Many of the changes you have experienced have been terribly constraining, and yet in so many ways, you have decided not to be reduced by them. In the past year, Wake students have led social justice teach-in and organized international conferences on inequality. You’ve raised funds for refugees and tutored public school students struggling with remote learning. You’ve put on virtual concerts and performed socially distance productions of Shakespeare. And along the way, you’ve won debate championships, earned prestigious scholarships and hosted the first Demon Deacon football games since the start of the pandemic.

That perseverance has served you well in your time at Wake Forest. And it’s going to be even more needed to come in this season that is ahead in your lives and in the life of the United States. The past year has exposed deep fractures in the foundations of American life. We see a pandemic far from over after claiming the lives of 582,000 Americans and counting with communities of color suffering the brunt of the public health and economic consequences. We see a worldwide reckoning over racial justice that calls attention to centuries old patterns of violence and abuse. We’re seeing wildfires, hurricanes and other climate disasters that mount as a gathering threat that will only get worse, if we don’t act. We even see threats to our democracy itself, here in America, of all places. Confronting these challenges is going to be the defining task of your lifetimes and mine. But if these challenges are a source of pain and pressure, they’re also a source of propulsion. You are assured, amid all of the disruptions to your lives, that you will see no shortage of wonderful ways to work for humanity. Rarely does history have signed so many forms of urgent work to a single generation. And yet here you are. Your final year at Wake may have been disrupted by events you couldn’t control, but in the gravity of those events lie sources of purpose and urgency that will make your choices now about how you use the skills and passion and ideals you’ve cultivated here all the more consequential.
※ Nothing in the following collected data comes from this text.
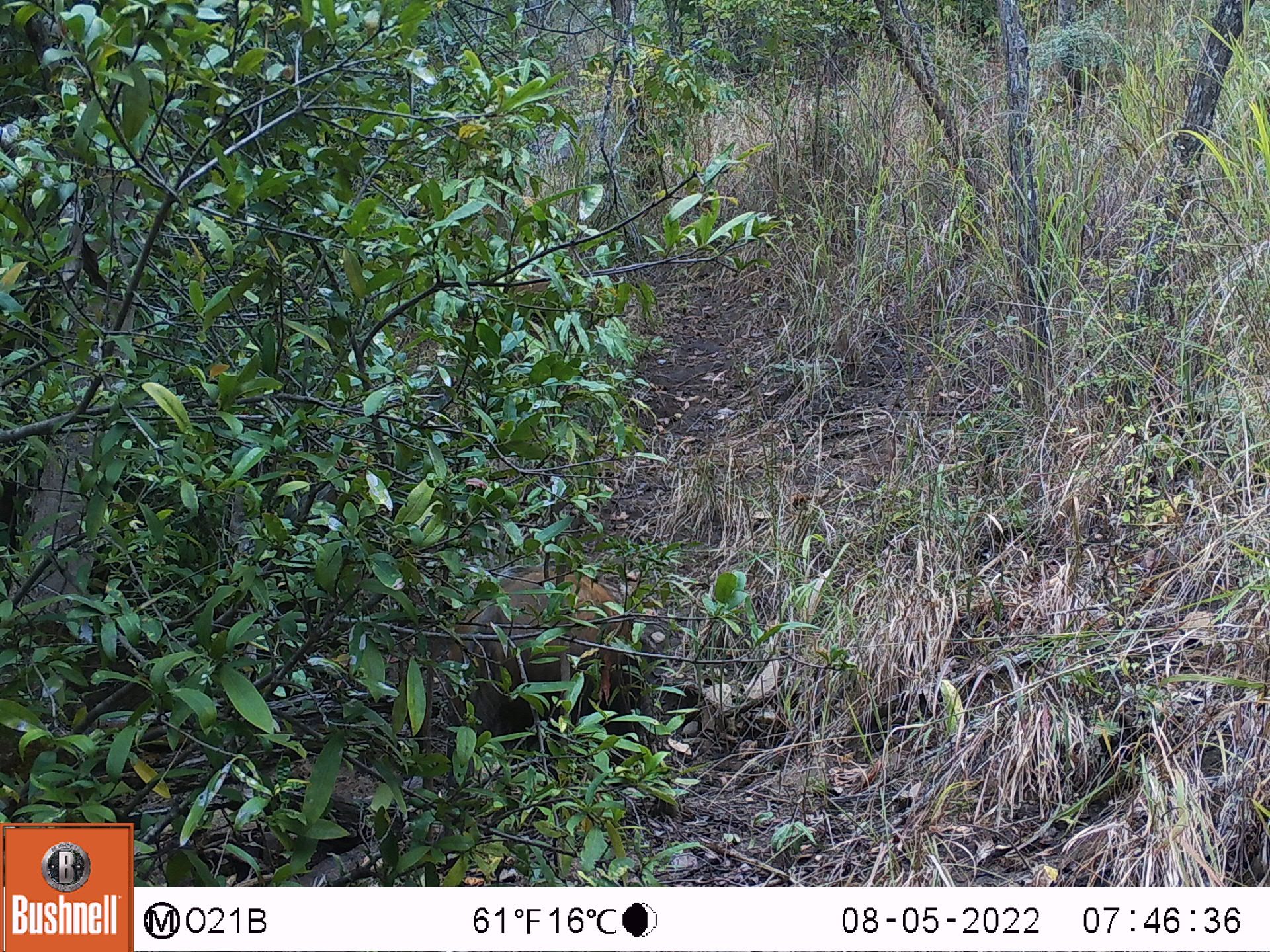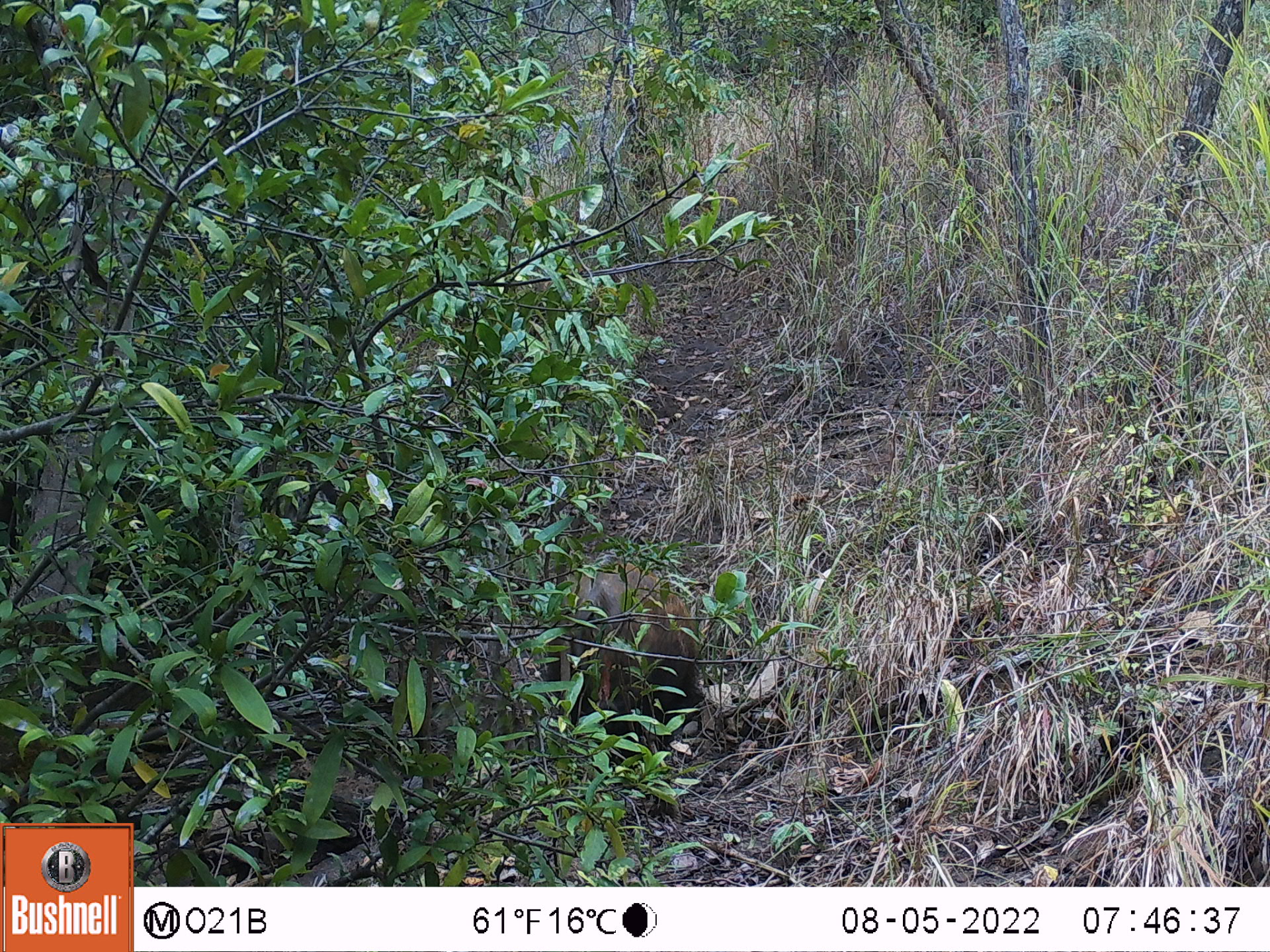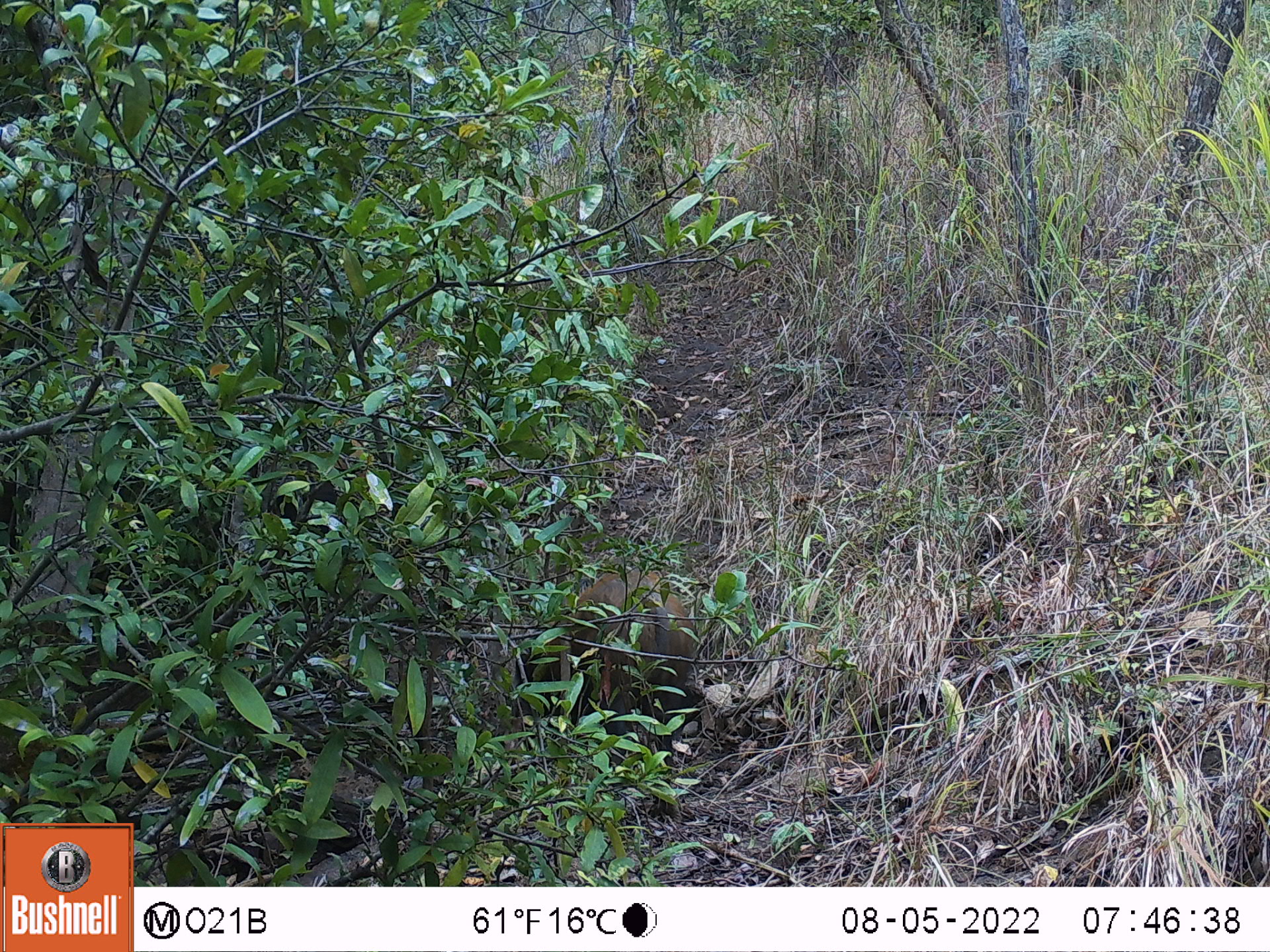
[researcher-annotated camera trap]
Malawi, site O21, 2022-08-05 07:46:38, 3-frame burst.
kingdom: Animalia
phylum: Chordata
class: Mammalia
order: Artiodactyla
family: Suidae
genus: Potamochoerus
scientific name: Potamochoerus larvatus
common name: bushpig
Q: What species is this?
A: Bushpig (Potamochoerus larvatus).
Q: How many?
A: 1.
As we emerge from this pandemic, as you begin your lives as graduates, your talent, your service will be needed. Whether that service comes literally in the sense of a professional calling to public or military service, or whether it’s in the service you may give to your country or community or society in the midst of private or academic or other work, the potential for your usefulness to humanity is not in question. All that is in question is exactly how you will rise to this occasion. And from all I know of what you have done with your time at Wake Forest, you’re off to a very good start. So congratulations, once more on this remarkable achievement, and I can’t wait to see the wonderful things that you will do for humanity.